Karen Brandner, the director of tennis at Colorado’s The Broadmoor, was initially in the never-at-my-resort camp, but over time began to see the sport’s appeal to families. “We realized that we could offer guests yet another sport while only using a relatively small amount of space,” she remembers. “It exceeded expectations. We imagined it would be popular with our older retired guests and members, and the surprise has been that we’ve really gained with young families, who can do something together, and, even more surprising, the corporate groups who use it as a post-meeting, pre-cocktail hour activity to bring everyone together. It’s an equalizer: you can get all the ages and all the fitness levels out there and they can have fun.”
Not everyone shares their enthusiasm. Some tennis directors flatly dmissed it saying they’ve had no one request it. Others told me they didn’t have any courts to spare, so busy were they with on-court tennis programs, lessons, and play. “If I made permanent changes to some of our tennis courts, I would be hanged (maybe not just in effigy) by tennis players from one of our palm trees,” quipped Jim Leupold of the JW Marriott Desert Springs Resort & Spa in the Palm Springs desert. By far the biggest objection is to the noise: both of the loud crack of the paddle hitting the ball and the vocal enthusiasm of the players.
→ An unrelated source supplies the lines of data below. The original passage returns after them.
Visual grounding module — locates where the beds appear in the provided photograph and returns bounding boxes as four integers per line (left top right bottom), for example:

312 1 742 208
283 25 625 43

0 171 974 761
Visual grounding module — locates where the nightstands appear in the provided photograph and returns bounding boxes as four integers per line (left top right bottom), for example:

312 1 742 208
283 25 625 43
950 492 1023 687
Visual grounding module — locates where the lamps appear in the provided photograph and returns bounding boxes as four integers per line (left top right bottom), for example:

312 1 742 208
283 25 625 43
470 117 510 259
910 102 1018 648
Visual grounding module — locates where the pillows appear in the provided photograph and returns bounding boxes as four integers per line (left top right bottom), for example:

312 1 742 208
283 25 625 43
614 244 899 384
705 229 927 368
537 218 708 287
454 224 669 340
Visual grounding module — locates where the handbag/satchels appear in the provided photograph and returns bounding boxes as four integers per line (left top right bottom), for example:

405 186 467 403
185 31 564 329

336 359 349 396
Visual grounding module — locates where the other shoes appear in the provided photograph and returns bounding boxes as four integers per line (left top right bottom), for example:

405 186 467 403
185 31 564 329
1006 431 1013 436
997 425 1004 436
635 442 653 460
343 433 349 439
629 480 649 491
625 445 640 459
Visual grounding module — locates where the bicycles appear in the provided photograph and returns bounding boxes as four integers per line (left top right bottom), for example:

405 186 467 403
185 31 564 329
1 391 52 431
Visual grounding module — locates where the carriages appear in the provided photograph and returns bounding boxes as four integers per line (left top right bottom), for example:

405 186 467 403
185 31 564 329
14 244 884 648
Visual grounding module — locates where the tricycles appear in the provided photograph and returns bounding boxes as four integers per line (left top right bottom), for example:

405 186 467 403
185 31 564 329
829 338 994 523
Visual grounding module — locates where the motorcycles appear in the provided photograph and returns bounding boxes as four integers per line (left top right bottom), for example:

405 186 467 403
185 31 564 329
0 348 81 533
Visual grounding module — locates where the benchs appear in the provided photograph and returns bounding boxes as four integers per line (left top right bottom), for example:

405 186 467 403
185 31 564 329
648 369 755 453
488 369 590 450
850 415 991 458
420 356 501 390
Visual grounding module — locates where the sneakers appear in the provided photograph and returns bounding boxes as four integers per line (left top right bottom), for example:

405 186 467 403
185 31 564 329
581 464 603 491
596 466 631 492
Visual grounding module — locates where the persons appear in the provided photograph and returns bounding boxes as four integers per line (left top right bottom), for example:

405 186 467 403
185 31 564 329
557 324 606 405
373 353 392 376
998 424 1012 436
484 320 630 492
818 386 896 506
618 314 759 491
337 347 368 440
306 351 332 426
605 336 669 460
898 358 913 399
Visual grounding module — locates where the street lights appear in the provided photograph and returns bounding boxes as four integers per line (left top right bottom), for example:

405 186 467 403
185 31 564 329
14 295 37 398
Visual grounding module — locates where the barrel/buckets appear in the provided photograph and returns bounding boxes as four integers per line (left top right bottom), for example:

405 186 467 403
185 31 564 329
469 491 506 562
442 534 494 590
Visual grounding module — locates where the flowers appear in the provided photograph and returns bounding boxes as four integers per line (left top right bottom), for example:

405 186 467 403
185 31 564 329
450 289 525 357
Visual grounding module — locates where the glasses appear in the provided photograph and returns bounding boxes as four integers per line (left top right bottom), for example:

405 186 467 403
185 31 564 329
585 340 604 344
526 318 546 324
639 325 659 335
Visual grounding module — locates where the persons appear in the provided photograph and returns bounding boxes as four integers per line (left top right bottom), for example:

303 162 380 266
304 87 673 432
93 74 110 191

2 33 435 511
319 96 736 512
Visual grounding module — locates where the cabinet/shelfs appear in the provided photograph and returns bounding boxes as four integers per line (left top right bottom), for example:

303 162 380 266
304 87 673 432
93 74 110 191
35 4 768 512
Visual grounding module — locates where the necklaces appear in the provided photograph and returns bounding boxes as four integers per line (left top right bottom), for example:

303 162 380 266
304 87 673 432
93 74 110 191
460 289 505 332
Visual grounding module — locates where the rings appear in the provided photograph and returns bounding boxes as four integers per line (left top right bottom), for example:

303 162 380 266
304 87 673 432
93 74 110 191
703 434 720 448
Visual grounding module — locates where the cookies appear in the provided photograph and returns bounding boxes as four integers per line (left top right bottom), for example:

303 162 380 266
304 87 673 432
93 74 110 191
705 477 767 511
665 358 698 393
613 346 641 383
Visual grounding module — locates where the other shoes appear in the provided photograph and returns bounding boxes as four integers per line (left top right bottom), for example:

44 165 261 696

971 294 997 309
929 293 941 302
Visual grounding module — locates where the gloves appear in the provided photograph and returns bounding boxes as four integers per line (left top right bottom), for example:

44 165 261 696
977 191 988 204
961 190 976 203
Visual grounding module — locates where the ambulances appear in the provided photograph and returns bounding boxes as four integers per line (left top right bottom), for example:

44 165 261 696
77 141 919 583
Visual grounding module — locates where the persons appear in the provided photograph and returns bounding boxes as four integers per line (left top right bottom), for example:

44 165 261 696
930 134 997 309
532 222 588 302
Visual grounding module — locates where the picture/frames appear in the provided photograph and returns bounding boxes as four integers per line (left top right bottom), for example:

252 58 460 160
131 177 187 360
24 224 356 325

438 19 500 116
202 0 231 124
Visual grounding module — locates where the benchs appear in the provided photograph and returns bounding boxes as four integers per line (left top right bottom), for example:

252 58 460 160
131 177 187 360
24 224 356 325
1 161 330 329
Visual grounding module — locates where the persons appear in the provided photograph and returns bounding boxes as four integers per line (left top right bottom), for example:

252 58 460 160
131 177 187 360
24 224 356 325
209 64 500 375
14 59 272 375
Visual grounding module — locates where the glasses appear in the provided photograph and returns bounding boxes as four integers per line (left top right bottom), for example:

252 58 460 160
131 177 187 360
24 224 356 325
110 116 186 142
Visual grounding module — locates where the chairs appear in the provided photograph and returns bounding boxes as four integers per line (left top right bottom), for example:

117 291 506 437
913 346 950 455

The former can be mitigated somewhat by the use of new quieter balls and (more expensive) honeycomb racquets, but people having fun are going to be noisy. Relegating the pickleball courts to the margins of the court complex can help, too, but that’s not always available as a solution.
That said, demand fosters solutions. Like it or not? and I had fun playing, truthfully?pickleball is slowly making inroads into the tennis resort landscape. How do you feel about that? Is pickleball something you want as an option when you go on what is otherwise a resort tennis vacation? If you’ve played, what do you like and not like about it? Please post your opinions, and read those of others, here and on our Facebook page.
I am an avid tennis player and now I am an avid pickleball player. When going to a resort and finding a pickleball court would give me great joy. For one thing, carrying my paddle around is much easier than a tennis racquet. Generally you can fit into a group playing pickleball. Tennis is much more structured regarding joining a group while on vacation. I am sure that if a vacation spot mentions pickleball courts, it would be a bonus for them and us.